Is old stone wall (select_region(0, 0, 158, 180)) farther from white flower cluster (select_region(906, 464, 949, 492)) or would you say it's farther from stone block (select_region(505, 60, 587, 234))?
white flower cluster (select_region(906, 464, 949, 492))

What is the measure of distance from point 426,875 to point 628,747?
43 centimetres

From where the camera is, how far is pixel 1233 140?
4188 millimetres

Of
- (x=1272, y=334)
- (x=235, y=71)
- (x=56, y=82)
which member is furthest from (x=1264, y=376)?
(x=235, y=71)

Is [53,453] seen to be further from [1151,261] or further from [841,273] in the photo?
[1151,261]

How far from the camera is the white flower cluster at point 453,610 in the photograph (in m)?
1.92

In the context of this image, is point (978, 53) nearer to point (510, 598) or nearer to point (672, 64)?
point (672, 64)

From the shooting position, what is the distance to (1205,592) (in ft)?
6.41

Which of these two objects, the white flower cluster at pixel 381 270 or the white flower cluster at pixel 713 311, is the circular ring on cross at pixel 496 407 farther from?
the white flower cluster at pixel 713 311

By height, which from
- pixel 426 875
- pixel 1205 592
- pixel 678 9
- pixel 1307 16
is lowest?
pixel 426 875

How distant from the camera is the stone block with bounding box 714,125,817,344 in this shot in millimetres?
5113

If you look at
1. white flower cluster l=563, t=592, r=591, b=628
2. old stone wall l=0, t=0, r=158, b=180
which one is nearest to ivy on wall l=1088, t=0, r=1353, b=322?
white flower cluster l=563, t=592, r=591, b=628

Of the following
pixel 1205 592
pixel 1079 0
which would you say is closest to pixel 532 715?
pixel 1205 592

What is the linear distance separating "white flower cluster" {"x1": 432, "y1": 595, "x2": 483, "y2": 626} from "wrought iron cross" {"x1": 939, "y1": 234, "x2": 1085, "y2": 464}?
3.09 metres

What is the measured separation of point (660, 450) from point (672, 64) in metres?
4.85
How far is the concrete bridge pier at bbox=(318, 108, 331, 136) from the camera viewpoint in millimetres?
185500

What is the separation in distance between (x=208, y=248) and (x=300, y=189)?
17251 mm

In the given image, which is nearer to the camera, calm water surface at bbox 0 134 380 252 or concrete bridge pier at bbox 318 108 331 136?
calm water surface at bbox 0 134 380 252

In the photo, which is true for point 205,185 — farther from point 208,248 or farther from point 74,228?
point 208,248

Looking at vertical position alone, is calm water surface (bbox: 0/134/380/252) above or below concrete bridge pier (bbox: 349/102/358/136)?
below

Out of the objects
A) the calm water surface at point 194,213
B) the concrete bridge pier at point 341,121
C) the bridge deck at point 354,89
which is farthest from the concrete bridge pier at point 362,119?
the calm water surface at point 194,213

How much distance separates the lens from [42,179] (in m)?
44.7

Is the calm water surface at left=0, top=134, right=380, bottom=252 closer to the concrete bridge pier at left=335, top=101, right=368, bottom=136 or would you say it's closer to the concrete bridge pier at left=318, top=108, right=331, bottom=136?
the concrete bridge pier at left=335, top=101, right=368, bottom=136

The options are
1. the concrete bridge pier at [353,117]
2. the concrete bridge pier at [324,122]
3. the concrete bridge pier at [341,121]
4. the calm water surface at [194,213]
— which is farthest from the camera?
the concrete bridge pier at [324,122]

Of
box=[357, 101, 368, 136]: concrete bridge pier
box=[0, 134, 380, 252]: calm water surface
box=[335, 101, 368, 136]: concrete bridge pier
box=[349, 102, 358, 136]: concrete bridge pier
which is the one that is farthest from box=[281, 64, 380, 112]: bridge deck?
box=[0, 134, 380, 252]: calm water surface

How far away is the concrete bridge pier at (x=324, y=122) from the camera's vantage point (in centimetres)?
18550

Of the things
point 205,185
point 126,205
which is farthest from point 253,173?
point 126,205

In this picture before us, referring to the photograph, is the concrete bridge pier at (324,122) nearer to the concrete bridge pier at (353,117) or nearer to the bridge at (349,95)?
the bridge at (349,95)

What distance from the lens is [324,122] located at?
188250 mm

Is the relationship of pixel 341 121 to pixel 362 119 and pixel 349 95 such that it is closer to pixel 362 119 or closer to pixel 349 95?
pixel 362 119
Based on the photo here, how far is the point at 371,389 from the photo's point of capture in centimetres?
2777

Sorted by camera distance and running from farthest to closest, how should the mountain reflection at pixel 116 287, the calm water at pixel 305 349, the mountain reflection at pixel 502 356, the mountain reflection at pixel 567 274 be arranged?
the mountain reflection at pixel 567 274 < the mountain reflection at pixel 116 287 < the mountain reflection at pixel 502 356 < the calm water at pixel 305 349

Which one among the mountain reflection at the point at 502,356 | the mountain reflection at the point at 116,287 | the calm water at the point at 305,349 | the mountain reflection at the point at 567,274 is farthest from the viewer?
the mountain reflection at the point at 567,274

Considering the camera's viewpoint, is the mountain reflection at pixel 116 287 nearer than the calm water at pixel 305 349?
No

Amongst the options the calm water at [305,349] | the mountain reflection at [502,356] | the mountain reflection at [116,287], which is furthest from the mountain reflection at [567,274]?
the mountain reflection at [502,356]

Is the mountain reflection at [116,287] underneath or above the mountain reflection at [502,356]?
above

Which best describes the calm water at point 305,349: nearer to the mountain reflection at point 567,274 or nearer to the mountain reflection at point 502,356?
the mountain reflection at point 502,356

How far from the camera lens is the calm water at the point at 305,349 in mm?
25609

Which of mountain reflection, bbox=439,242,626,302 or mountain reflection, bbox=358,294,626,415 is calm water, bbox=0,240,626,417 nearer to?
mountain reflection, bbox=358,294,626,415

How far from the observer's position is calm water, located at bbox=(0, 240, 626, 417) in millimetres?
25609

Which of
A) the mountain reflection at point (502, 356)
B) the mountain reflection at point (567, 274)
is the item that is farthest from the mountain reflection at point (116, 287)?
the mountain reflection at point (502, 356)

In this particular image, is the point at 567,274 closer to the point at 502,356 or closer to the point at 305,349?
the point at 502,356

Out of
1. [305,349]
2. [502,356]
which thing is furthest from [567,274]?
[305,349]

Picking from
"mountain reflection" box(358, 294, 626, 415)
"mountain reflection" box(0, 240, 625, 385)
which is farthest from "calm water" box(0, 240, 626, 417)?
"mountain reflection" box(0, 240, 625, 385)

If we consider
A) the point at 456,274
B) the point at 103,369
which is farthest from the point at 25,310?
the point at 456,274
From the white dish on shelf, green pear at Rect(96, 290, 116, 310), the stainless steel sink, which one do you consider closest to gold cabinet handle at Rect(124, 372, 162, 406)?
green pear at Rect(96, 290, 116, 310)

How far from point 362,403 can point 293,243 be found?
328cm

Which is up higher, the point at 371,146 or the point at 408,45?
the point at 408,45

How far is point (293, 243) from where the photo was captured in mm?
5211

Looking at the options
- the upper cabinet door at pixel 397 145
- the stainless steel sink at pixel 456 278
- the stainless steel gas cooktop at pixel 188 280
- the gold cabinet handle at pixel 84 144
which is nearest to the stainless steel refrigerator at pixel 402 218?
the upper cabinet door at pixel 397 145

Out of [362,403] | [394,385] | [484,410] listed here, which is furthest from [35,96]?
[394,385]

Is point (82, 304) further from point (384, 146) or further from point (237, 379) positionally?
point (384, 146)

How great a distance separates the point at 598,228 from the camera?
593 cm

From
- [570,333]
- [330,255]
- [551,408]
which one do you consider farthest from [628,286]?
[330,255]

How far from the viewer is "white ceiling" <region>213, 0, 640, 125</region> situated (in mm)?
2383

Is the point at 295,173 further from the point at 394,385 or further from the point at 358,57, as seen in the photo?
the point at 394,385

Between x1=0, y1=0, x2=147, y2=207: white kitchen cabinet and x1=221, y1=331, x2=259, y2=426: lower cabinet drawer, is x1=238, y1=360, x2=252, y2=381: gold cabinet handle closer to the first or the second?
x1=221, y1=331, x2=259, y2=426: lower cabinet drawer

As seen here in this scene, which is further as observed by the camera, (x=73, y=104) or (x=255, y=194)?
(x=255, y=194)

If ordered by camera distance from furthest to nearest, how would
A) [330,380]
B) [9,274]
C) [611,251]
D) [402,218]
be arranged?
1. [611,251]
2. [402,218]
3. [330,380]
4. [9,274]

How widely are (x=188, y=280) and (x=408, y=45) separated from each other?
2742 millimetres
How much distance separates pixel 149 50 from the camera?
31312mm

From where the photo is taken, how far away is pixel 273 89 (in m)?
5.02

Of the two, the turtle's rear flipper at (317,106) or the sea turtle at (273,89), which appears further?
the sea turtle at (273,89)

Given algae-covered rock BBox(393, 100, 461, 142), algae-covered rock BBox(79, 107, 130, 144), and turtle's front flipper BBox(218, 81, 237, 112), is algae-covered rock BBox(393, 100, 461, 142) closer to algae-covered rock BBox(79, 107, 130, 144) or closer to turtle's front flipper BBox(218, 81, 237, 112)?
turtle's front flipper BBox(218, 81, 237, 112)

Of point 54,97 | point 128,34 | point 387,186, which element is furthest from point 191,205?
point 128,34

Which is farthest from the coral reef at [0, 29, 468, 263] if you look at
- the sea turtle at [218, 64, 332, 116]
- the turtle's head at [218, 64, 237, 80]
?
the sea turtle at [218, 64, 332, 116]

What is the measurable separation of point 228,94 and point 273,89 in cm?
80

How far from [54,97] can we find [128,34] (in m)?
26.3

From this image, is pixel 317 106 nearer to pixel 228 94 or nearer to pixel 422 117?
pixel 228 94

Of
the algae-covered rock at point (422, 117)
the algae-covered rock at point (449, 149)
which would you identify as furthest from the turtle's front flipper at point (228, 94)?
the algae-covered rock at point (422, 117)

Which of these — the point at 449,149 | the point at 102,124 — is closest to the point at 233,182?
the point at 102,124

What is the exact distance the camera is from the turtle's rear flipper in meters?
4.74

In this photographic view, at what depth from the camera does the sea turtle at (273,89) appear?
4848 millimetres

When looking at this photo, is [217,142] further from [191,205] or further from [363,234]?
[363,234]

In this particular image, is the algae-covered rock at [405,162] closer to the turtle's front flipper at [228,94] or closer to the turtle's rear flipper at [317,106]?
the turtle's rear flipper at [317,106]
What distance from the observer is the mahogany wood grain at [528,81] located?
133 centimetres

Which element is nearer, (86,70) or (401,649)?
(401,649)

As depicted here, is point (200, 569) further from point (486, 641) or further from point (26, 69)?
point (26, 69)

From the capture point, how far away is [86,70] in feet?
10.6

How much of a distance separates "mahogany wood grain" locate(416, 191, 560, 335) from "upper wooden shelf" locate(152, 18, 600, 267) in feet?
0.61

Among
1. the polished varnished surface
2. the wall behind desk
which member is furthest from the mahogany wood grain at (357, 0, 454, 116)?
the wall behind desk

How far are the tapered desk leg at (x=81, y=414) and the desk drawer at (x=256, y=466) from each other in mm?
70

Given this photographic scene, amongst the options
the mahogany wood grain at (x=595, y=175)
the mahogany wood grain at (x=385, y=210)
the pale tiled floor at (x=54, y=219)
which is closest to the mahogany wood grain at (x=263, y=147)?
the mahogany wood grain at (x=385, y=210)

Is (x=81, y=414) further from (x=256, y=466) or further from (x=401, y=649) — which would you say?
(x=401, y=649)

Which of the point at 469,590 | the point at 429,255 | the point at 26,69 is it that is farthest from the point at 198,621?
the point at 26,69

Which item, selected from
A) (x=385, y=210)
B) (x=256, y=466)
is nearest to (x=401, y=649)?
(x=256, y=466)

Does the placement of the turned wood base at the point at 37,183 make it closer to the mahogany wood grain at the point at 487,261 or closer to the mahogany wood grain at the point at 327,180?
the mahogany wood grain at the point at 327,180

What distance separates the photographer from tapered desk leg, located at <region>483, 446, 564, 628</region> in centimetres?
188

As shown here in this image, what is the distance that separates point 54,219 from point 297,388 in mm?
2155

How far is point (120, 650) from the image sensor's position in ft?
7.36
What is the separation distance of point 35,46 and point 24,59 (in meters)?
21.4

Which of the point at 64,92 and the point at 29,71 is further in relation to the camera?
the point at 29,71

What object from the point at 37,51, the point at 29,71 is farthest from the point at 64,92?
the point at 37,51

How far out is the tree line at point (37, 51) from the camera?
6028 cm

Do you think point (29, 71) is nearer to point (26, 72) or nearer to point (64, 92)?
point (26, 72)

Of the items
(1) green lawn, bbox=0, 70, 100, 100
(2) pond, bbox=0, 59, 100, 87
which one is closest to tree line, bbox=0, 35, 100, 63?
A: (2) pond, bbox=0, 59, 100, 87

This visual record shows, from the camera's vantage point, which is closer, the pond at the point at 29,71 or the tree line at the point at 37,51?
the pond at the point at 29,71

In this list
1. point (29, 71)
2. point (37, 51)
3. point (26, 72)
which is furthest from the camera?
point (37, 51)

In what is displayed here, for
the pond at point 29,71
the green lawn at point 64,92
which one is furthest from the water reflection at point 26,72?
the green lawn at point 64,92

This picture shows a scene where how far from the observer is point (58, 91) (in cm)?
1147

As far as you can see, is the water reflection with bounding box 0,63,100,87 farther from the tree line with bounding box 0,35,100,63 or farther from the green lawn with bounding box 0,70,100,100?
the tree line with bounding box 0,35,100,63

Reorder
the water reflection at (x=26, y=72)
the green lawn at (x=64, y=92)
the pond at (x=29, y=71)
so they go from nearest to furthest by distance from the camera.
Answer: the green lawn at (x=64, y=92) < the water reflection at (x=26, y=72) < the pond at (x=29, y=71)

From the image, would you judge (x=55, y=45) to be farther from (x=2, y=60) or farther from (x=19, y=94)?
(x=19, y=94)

********************

EXERCISE TASK:
Take the lines above from the one holding "What is the separation distance" to the last and output them exactly.

RESPONSE TO THIS TASK:
What is the separation distance of point 35,46 and point 24,59 (in meters)?
21.4

Which of the point at 64,92 and the point at 29,71 is further in relation to the camera?
the point at 29,71

What object from the point at 37,51, the point at 29,71 is farthest from the point at 64,92?
the point at 37,51

How far out is the tree line at point (37, 51) from the camera?
6028 cm

Do you think point (29, 71) is nearer to point (26, 72) or nearer to point (64, 92)?
point (26, 72)

Of the items
(1) green lawn, bbox=0, 70, 100, 100
(2) pond, bbox=0, 59, 100, 87
which one is closest to tree line, bbox=0, 35, 100, 63?
A: (2) pond, bbox=0, 59, 100, 87

This visual record shows, from the camera's vantage point, which is closer, the pond at the point at 29,71 or the tree line at the point at 37,51?
the pond at the point at 29,71

In this list
1. point (29, 71)
2. point (37, 51)
3. point (26, 72)
which is furthest from the camera?
point (37, 51)

In what is displayed here, for
the pond at point 29,71
the green lawn at point 64,92
which one is furthest from the water reflection at point 26,72?
the green lawn at point 64,92

This picture shows a scene where how far from the observer is point (58, 91) (in cm)?
1147

As far as you can see, is the water reflection with bounding box 0,63,100,87 farther from the tree line with bounding box 0,35,100,63 or farther from the green lawn with bounding box 0,70,100,100?
the tree line with bounding box 0,35,100,63

Reorder
the water reflection at (x=26, y=72)
the green lawn at (x=64, y=92)
the pond at (x=29, y=71)
so they go from nearest to furthest by distance from the camera.
Answer: the green lawn at (x=64, y=92) < the water reflection at (x=26, y=72) < the pond at (x=29, y=71)

From the image, would you judge (x=55, y=45) to be farther from (x=2, y=60) or farther from (x=19, y=94)?
(x=19, y=94)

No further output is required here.